Ranking, Recommendation, And Feedback Systems

What's being tested

Interviewers are probing whether you can design a ranking system as a production software system: request flow, candidate retrieval, scoring, feedback capture, latency budgets, reliability, and safe degradation. For OpenAI, this matters because many user-facing experiences involve choosing the best response, tool, suggestion, memory, document, or next action under tight latency and quality constraints. A strong Software Engineer answer treats the model as one component in a larger distributed system, not as magic: you should define interfaces, data contracts, serving paths, fallbacks, observability, and failure modes. The key signal is whether you can balance relevance, latency, freshness, cost, and safety without over-indexing on ML details outside the SWE lane.

Core knowledge

Two-stage ranking is the default architecture for large-scale recommendation: first retrieve hundreds or thousands of candidates cheaply, then rerank the top subset with a more expensive scorer. If the corpus is $N=10^8$ , exhaustive scoring is usually impossible; use retrieval to reduce to $K \approx 100$ – $1000$ before final ranking.
Candidate generation can use lexical search, rules, collaborative filtering, embeddings, or business constraints. For a SWE design, focus on service contracts: CandidateService.getCandidates(user_id, context, limit) should return IDs plus lightweight metadata, with timeout behavior and deduplication guarantees.
Approximate nearest neighbor search is common for embedding retrieval. Systems like FAISS, ScaNN, HNSW, or vector databases trade recall for latency. A typical SLA might require returning 500 candidates in <50ms; exact search over millions of vectors often fails that budget without indexing.
Top-K selection matters when merging large candidate pools. Use a min-heap of size $K$ for streaming candidates in $O(N \log K)$ time and $O(K)$ space, or quickselect for average $O(N)$ if the full list is in memory. Always define deterministic tie-breaking, such as (score DESC, recency DESC, id ASC).
Feature hydration is often the hidden bottleneck. The online path should avoid fanout to many stores per candidate; batch fetch with getMany(ids) and cache stable fields. If reranking 500 candidates and each causes a remote call, p99 latency will collapse from tail amplification.
Ranking score composition should be explainable at the system level even if the model is opaque.
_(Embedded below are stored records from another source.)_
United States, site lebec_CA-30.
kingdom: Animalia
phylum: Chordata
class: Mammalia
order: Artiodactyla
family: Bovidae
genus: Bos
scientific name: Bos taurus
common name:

A practical score may combine model output and constraints:
$score = modelScore + \lambda_1 freshnessBoost - \lambda_2 safetyPenalty - \lambda_3 repetitionPenalty$
The SWE should describe where these terms are computed, versioned, and logged.
Feedback loops require clean event semantics. Capture impressions, clicks, hides, dwell time, thumbs up/down, edits, regenerations, and accepted suggestions with request IDs. The important SWE point is attribution: feedback is only useful if it links user_id, request_id, candidate_id, rank_position, model_version, and timestamp.
Position bias affects interpretation of feedback. Items ranked first naturally get more clicks, so click-through is not pure relevance. You do not need to derive causal estimators, but you should mention that logs must include rank position and exposure so downstream evaluation can correct for bias.
Online serving architecture usually separates API Gateway, RankingService, CandidateService, FeatureService, ModelScoringService, and LoggingService. The ranking service orchestrates deadlines, retries, partial results, dedupe, policy filters, and final ordering.
Latency budgeting should be explicit. For a 200ms p95 endpoint, you might budget 20ms auth/context, 50ms candidate generation, 40ms feature fetch, 60ms scoring, 20ms post-processing, and 10ms buffer. Parallelize independent calls, use deadlines, and return fallbacks instead of timing out.
Fallback behavior is part of correctness. If model scoring fails, serve cached popular items, recent items, lexical matches, or rule-ranked candidates. If safety filtering fails closed, return fewer candidates rather than unsafe content. Define degraded responses intentionally instead of letting exceptions shape UX.
Observability should cover both system and ranking health. Track p50, p95, p99, timeout rate, empty-result rate, candidate-source contribution, score distribution, cache hit rate, feedback logging success, and model/version mix. Add request tracing so one bad dependency is visible in a single slow ranking call.

Worked example

For Design a response-ranking ML system, a strong candidate starts by clarifying scope: “Are we ranking multiple candidate assistant responses for a single user prompt, or ranking response templates/content items across sessions? What is the latency target, how many candidates arrive per request, and are safety filters mandatory before or after ranking?” Then they declare assumptions: maybe 5–50 generated responses per prompt, a 300ms additional ranking budget, and hard exclusion for policy-violating responses.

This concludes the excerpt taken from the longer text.